• EXERCISE DETAILS
Could you put every line of the listing below into a JSON list of strings, one string per line, with blank lines and the pictures left out?

──────── RECORD LIST

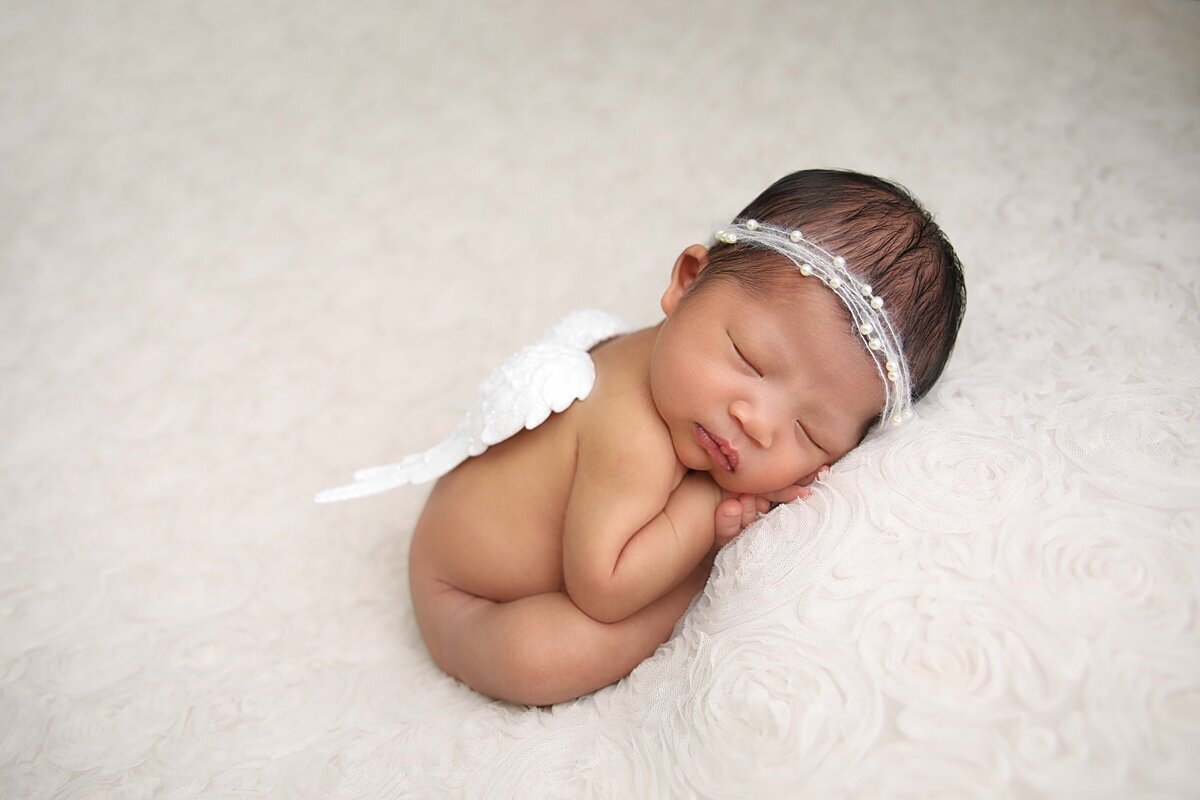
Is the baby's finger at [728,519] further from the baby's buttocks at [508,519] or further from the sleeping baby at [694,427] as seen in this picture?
the baby's buttocks at [508,519]

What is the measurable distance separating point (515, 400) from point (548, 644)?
0.39m

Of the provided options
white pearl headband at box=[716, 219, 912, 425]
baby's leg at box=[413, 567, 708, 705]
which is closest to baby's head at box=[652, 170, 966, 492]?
white pearl headband at box=[716, 219, 912, 425]

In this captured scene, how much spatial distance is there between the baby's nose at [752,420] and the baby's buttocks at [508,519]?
294 millimetres

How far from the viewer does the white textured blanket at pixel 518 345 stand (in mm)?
1159

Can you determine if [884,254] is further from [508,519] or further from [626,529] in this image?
[508,519]

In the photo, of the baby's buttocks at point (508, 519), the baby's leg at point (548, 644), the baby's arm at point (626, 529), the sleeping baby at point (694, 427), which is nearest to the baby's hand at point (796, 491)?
the sleeping baby at point (694, 427)

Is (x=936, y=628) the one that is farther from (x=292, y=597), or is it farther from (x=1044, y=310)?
(x=292, y=597)

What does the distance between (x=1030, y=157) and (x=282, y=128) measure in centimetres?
195

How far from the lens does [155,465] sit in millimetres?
2047

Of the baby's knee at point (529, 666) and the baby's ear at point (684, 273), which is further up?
the baby's ear at point (684, 273)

────────────────

• FINAL RESULT
[
  "Is the baby's finger at [728,519] further from the baby's buttocks at [508,519] or further from the sleeping baby at [694,427] as seen in this picture?",
  "the baby's buttocks at [508,519]",
  "What is the measurable distance separating point (515, 400) from point (548, 644)?",
  "0.39m",
  "Of the provided options",
  "white pearl headband at box=[716, 219, 912, 425]",
  "baby's leg at box=[413, 567, 708, 705]",
  "which is closest to baby's head at box=[652, 170, 966, 492]?",
  "white pearl headband at box=[716, 219, 912, 425]",
  "In this captured scene, how much spatial distance is there between the baby's nose at [752,420] and the baby's buttocks at [508,519]?",
  "294 millimetres",
  "How far from the viewer does the white textured blanket at pixel 518 345 stand (in mm)?",
  "1159",
  "Can you determine if [884,254] is further from [508,519] or further from [626,529] in this image?",
  "[508,519]",
  "In the photo, of the baby's buttocks at point (508, 519), the baby's leg at point (548, 644), the baby's arm at point (626, 529), the sleeping baby at point (694, 427), which is nearest to the baby's hand at point (796, 491)?",
  "the sleeping baby at point (694, 427)",
  "Is (x=936, y=628) the one that is farther from (x=292, y=597), or is it farther from (x=1044, y=310)?",
  "(x=292, y=597)",
  "What does the distance between (x=1030, y=157) and (x=282, y=128) measure in centimetres?",
  "195",
  "How far from the lens does [155,465] sit in millimetres?",
  "2047",
  "Of the baby's knee at point (529, 666) and the baby's ear at point (684, 273), which is further up?",
  "the baby's ear at point (684, 273)"
]